Out-of-state and foreign speculators are now descending on Tucson, are buying up aging houses in the west side barrio, making repairs and flipping them for much higher prices. This “gentrification” effect eliminates low-cost housing and raises rents and house prices. It also destroys the culture and heritage of a neighborhood.
To the audience of 400 that packed the El Rio Community Center on Saturday, this is a crisis. They came to hear candidates for the Ward 1 city council race, and Mayoral candidates Steve Farley, Regina Romero, and Randi Dorman.
Steve Farley pointed out that Arizona is the 4th worst state for affordable housing, saying, “this is a crisis.”
A Democratic former legislator in Arizona for 12 years, Farley said, “We have a problem with a lot of investors from out of state and out of the country, buying properties, and flipping them for a profit. Some buy and invest in an Airbnb, or in student housing or just flipping them. We’ve got to get on top of that issue. That’s a major issue here,” Farley said. We need to crack down on people who are taking advantage of our community, who are taking property out our resources of affordable housing and take their profits out of state.”
Randi Dorman, a developer who converted a derelict factory into the Ice House Lofts, said that the city must direct funding to create affordable housing, including funds from the Government Property Lease Excise Tax (GPLET), municipal tax incremental financing (TIF), or builder tax credits in designated opportunity zones.
She said as mayor she would convene all the local non-profits to help keep people in their homes. As Chairwoman of the Downtown Tucson Partnership, she led efforts to connect homeless people downtown with housing and anti-poverty programs. This led to a decrease in chronic homelessness in downtown by 95% in just a few months.
Regina Romero, who had been the city councilwoman for Ward 1 since 2007, said the city must be the focal point for existing services about community development block grants, the Pima Council on Aging, and the Southern Arizona Legal Aid service for renters facing eviction. “We haven’t put all the resources on one page,” she said. “We will have a new department director of Housing and Community Development.

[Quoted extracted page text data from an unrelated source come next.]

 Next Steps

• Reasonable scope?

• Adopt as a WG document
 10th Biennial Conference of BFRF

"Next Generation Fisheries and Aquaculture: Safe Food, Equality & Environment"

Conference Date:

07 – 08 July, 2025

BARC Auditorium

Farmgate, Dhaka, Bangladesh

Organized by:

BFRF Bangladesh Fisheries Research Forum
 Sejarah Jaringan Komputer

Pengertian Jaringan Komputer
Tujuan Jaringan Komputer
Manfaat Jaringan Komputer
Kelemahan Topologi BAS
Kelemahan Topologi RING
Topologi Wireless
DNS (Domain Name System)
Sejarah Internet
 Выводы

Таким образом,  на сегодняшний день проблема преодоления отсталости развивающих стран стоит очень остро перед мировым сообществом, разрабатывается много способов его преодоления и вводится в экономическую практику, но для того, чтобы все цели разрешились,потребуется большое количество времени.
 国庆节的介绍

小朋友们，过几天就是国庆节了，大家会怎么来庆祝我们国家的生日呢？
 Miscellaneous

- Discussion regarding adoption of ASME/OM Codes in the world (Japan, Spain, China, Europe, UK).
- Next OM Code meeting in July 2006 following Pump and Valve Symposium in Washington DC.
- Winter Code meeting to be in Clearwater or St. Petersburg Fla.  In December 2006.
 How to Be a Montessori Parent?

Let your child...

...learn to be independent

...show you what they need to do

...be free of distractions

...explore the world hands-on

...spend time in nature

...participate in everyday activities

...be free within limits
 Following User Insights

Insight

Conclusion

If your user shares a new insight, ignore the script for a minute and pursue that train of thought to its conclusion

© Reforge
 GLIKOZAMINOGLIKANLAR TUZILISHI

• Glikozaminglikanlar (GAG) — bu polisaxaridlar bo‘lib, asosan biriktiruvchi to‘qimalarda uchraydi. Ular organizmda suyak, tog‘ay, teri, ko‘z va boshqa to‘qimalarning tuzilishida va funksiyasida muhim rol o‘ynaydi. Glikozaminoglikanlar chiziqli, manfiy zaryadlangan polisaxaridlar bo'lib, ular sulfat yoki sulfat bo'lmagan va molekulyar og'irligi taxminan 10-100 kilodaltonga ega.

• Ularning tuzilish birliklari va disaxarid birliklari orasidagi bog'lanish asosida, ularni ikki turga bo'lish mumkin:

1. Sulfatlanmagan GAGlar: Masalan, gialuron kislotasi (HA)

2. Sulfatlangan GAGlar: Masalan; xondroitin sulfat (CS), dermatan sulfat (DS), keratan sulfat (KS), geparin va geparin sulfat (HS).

El Rio Golf Course, Sanctuary City
All three candidates pledge to listen to the community about the future of the historic El Rio Golf Course which at one point was losing $1.5 million per year. A 2013 plan to sell the course to Christian Grand Canyon University was called off in the face of community opposition. Farley said flatly, “I will not sell El Rio to anyone who is an outsider.”
All three candidates opposed the idea of changing the city charter to declare that Tucson is a sanctuary city. The Tucson Families Free and Together initiative would put the force of law behind the city’s immigrant-welcoming self-designation, formalizing guidelines already in place here about circumstances under which police can ask about immigration status.
The sanctuary city designation would bring down the wrath of the Republican state legislature, which would threaten to cut off $130 million in state revenue to the city. Romero called for repealing the anti-immigrant SB1070 law, which requires police to determine an individual’s immigration status during detention or arrest.
Augmenting police and fire
“We have 30 fewer uniformed police officers than we had in 2005,” Farley said. “We should embark on aggressive annexation of unincorporated areas, so we get sales taxes from shopping centers like La Encantada. If we’re a bigger metro area, we will have a bigger economy, and have fewer have-nots in different parts of the community.”
Dorman noted that Tucson has an 18% poverty rate. “The economy is not doing nearly as well as it should be. Our priority is economic development and jobs, it goes beyond annexation. We need to revamp the Economic Development Department. We need to create ecosystems of the industry so that people can have a career and not just a job in Tucson. Need to attract the right kind of businesses.”
Romero pointed out that 60% of the city budget is funding for public safety, and that the city has invested $150 million in first responders, ambulances and new police and fire stations. She said $3.2 million was budgeted for raises for police and firefighters.